Reading text

□ □ □ □ □ □ □

Eleanor, Karl Marx’s youngest daughter and one of his closest confidants, lived a life worthy of a Sub Pop soundtrack. She liked to play in her father’s office while he wrote “Das Kapital” and became his secretary at 16. Around the same time, the family took in Prosper-Olivier Lissagaray, a journalist who was exiled from France for his participation in the Paris Commune. At 17, Eleanor fell in love with the 35-year-old Lissagaray, who continued living with the Marx family for nearly a decade despite the family’s initial disapproval of the match. She and her father helped Lissagaray write “History of the Paris Commune of 1871,” but she broke it off in 1882 and her father died not long thereafter.

In “Miss Marx,” those experiences receive only oblique reference. Instead, her father’s death kicks off the film and Nicchiarelli’s screenplay opts to dramatize what would become Eleanor’s last act: Everything hinging on the way she was treated by her really shitty “husband,” Darwinian biologist Edward Aveling. As the film opens and Eleanor eulogizes her father at her parents’ shared grave, Nicchiarelli cleverly twists an obvious idea — that Eleanor, now the most important member of the family, is doomed to live in the shadow of her father — into something even more personal: She’s doomed to live in the shadow of her parents’ epic love story. No wonder she falls so hard and so fast for the sniveling Aveling (Patrick Kennedy), who at least seems to be in possession of a brain big enough to match hers. Eleanor is expected to hold her family together, a role with which she seems familiar. She splits her time being stuck inside the cramped family home — “Miss Marx” nails the look and feel of stuffy, less-than-prosperous London in the late 19th century — and hitting the bricks to spread the socialist message of worker’s rights, where she keeps crossing paths with writer and thinker (ugh) Aveling. Soon enough (far too soon, really), they are in a whirlwind love story, traipsing across England and America in service to the party and each other. While “Miss Marx” doesn’t break out of its genre constraints when it comes to Eleanor’s personal life, Nicchiarelli manages some verve when her heroine is out working, interspersing vintage stock footage of impoverished workers with Garai’s own fourth wall-breaking monologues on her ideals. There’s pep there, and originality, but it — much like Eleanor herself — is soon given over to Edward’s caddish charms.

□ □ □ □ □ □ □

Task set
a - According to the film review, at what age did Eleanor become her father's secretary?
b - Extract from the film review the passage starting with "Eleanor, Karl Marx’s" and going on through "not long thereafter.".
The data that follows has no connection to the review above.

□ □ □ □ □ □ □

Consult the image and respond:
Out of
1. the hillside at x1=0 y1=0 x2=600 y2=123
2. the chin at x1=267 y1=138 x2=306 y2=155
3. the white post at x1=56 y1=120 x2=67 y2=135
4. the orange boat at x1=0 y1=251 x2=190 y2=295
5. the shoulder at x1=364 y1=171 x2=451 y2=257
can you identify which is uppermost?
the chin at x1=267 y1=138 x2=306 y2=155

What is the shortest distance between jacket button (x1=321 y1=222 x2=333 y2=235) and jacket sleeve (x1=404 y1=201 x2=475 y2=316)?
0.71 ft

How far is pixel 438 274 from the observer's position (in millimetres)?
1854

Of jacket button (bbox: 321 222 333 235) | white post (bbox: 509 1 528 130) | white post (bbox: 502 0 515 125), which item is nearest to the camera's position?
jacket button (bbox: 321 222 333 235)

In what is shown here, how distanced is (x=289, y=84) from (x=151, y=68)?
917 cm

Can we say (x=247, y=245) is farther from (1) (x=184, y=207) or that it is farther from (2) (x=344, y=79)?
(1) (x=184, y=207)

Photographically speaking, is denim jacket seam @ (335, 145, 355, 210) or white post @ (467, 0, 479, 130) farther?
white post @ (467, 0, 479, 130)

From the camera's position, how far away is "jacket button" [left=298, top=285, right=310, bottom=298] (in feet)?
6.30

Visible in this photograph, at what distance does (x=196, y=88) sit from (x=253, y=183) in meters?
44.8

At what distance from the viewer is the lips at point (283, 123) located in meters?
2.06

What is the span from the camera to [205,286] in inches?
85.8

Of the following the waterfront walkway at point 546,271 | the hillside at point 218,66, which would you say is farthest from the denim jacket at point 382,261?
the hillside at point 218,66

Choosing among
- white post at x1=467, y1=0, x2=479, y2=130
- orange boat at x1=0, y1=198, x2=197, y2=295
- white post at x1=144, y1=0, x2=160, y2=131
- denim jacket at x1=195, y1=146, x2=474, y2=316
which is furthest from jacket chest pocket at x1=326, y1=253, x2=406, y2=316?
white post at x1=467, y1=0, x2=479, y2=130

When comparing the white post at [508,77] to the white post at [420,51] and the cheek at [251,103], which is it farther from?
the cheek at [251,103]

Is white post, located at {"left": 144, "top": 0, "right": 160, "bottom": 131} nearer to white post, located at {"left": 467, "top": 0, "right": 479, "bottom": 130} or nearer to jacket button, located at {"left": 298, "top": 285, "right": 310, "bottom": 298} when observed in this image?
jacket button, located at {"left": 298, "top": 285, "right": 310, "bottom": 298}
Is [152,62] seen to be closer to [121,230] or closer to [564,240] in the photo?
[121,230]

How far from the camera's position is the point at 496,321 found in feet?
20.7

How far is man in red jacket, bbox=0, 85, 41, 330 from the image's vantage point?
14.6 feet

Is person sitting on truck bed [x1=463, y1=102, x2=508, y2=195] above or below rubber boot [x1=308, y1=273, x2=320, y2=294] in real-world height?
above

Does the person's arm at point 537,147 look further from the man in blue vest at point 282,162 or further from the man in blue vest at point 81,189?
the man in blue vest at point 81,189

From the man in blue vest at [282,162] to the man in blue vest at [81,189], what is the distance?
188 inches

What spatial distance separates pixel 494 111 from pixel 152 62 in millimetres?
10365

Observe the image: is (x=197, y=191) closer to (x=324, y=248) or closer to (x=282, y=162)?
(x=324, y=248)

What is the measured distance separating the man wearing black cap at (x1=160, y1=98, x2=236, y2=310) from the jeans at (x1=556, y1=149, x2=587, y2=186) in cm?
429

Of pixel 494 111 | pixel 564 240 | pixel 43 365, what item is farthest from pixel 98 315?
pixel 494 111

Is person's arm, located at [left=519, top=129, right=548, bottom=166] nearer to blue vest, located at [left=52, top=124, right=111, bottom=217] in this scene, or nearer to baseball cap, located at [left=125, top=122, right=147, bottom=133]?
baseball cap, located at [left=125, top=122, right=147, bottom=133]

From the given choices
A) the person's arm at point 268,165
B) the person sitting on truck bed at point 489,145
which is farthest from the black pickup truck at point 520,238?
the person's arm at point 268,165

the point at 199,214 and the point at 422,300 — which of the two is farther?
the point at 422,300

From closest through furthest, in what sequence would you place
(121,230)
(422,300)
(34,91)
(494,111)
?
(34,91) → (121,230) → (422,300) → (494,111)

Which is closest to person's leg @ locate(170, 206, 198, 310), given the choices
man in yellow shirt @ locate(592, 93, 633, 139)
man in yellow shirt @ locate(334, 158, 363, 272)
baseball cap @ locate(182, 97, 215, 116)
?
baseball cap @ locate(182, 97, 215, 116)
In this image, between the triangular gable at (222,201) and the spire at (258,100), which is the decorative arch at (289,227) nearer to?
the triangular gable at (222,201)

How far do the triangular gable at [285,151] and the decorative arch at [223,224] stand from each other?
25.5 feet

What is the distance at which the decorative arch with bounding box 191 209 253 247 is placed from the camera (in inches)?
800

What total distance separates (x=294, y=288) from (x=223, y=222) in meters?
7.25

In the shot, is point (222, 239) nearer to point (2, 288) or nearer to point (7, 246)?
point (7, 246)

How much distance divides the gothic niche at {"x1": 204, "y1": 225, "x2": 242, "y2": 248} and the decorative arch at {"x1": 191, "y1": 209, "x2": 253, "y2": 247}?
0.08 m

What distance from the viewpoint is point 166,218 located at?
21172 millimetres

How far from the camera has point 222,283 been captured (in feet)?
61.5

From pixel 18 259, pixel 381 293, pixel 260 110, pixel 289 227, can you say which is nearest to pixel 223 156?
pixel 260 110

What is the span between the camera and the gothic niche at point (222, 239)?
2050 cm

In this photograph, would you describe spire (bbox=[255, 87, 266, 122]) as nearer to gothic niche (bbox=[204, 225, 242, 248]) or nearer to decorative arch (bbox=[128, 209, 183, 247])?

□ □ □ □ □ □ □

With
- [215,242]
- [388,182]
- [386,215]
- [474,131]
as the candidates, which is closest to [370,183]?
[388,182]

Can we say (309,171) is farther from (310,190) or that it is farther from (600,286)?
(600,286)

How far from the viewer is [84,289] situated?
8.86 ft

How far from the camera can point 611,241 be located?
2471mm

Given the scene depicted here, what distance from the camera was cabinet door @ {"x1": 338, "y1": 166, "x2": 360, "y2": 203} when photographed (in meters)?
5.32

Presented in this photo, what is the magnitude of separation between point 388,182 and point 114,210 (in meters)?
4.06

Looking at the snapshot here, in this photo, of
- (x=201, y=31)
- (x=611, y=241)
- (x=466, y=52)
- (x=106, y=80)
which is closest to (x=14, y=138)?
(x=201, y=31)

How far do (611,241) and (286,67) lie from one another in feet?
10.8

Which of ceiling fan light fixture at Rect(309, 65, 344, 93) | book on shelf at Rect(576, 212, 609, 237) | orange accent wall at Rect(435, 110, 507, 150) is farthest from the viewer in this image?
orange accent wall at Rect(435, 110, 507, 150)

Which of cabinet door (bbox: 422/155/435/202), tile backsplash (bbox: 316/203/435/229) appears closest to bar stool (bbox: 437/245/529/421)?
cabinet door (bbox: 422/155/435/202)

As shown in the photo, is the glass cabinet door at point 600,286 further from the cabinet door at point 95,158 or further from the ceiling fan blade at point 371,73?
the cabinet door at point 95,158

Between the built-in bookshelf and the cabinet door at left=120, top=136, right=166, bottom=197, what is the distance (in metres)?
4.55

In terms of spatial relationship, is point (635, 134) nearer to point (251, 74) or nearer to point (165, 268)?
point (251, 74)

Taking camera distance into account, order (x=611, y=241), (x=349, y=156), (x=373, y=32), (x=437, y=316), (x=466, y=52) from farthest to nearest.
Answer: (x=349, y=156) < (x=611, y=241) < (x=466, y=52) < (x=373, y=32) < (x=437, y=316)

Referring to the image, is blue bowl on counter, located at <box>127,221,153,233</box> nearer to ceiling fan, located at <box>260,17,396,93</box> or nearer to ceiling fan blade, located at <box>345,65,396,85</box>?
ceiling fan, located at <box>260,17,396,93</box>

□ □ □ □ □ □ □

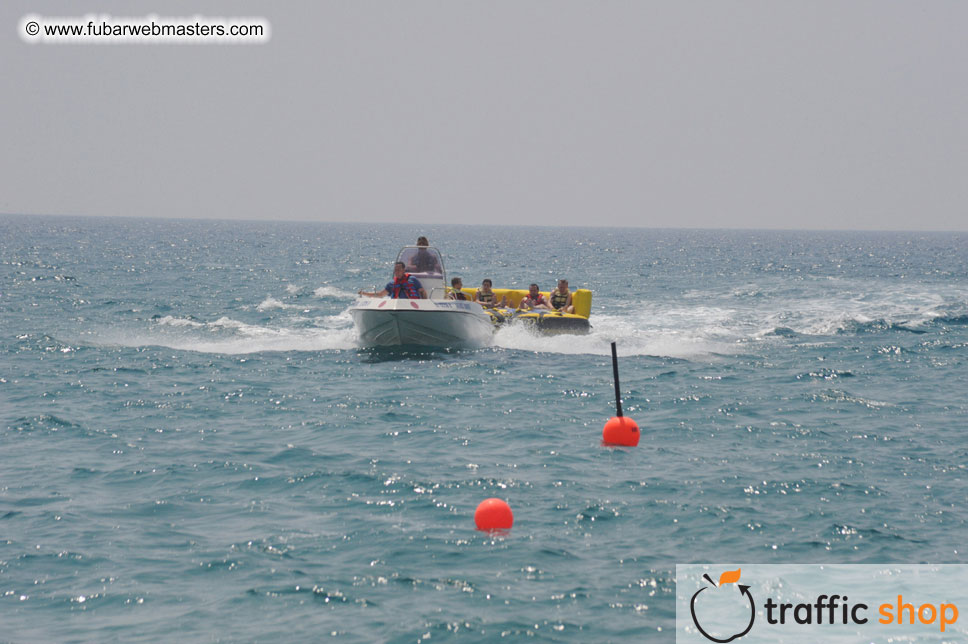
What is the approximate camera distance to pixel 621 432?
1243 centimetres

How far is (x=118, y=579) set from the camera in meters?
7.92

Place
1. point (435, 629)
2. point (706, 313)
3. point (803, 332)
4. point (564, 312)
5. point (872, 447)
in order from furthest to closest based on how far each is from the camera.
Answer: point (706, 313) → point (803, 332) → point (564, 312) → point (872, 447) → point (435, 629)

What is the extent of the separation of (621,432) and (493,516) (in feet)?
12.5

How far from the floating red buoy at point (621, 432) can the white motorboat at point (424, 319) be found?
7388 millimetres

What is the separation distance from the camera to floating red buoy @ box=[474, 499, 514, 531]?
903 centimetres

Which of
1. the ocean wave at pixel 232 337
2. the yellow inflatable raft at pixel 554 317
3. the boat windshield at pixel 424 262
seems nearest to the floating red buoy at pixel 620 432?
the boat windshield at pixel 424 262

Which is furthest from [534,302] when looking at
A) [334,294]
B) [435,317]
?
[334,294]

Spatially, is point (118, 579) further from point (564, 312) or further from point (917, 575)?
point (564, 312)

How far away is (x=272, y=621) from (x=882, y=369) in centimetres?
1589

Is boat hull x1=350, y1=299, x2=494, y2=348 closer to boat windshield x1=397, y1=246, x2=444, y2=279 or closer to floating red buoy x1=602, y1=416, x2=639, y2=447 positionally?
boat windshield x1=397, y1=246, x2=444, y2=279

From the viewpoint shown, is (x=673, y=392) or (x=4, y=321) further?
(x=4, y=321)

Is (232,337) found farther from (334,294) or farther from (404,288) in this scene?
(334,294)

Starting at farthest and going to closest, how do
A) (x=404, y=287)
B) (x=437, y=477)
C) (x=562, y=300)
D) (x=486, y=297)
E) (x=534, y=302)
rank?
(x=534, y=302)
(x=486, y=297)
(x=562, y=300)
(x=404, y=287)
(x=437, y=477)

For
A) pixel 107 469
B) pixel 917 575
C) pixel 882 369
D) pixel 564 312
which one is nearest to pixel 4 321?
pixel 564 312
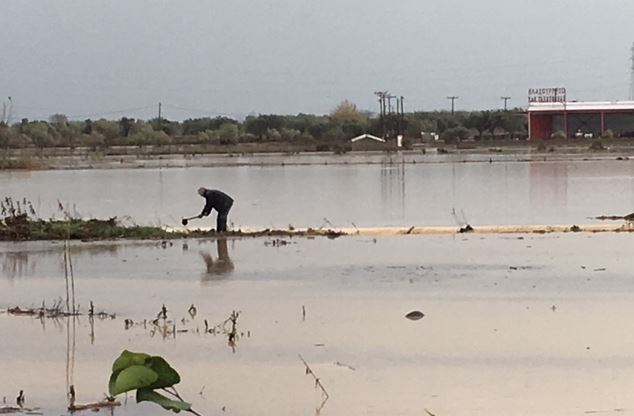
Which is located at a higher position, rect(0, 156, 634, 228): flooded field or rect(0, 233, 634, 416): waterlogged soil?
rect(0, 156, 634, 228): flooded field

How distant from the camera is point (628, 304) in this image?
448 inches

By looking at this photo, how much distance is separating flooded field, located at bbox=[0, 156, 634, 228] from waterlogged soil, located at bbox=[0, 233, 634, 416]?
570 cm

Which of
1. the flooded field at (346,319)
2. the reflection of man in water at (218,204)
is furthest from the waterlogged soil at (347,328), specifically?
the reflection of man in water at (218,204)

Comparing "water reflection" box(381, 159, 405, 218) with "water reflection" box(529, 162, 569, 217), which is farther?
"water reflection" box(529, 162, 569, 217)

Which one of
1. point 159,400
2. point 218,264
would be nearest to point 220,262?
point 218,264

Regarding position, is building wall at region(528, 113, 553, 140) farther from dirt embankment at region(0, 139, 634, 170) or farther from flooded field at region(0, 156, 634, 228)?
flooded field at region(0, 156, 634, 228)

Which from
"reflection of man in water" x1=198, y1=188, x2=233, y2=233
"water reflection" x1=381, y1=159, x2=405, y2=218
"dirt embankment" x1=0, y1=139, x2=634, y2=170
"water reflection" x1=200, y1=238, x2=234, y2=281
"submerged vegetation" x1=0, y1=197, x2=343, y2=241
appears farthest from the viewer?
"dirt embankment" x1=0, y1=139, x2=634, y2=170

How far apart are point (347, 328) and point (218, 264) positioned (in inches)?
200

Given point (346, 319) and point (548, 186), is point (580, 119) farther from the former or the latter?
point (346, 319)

□ □ □ □ □ □ □

Results for each task
a - At 16.

b -
Eleanor, Karl Marx’s youngest daughter and one of his closest confidants, lived a life worthy of a Sub Pop soundtrack. She liked to play in her father’s office while he wrote “Das Kapital” and became his secretary at 16. Around the same time, the family took in Prosper-Olivier Lissagaray, a journalist who was exiled from France for his participation in the Paris Commune. At 17, Eleanor fell in love with the 35-year-old Lissagaray, who continued living with the Marx family for nearly a decade despite the family’s initial disapproval of the match. She and her father helped Lissagaray write “History of the Paris Commune of 1871,” but she broke it off in 1882 and her father died not long thereafter.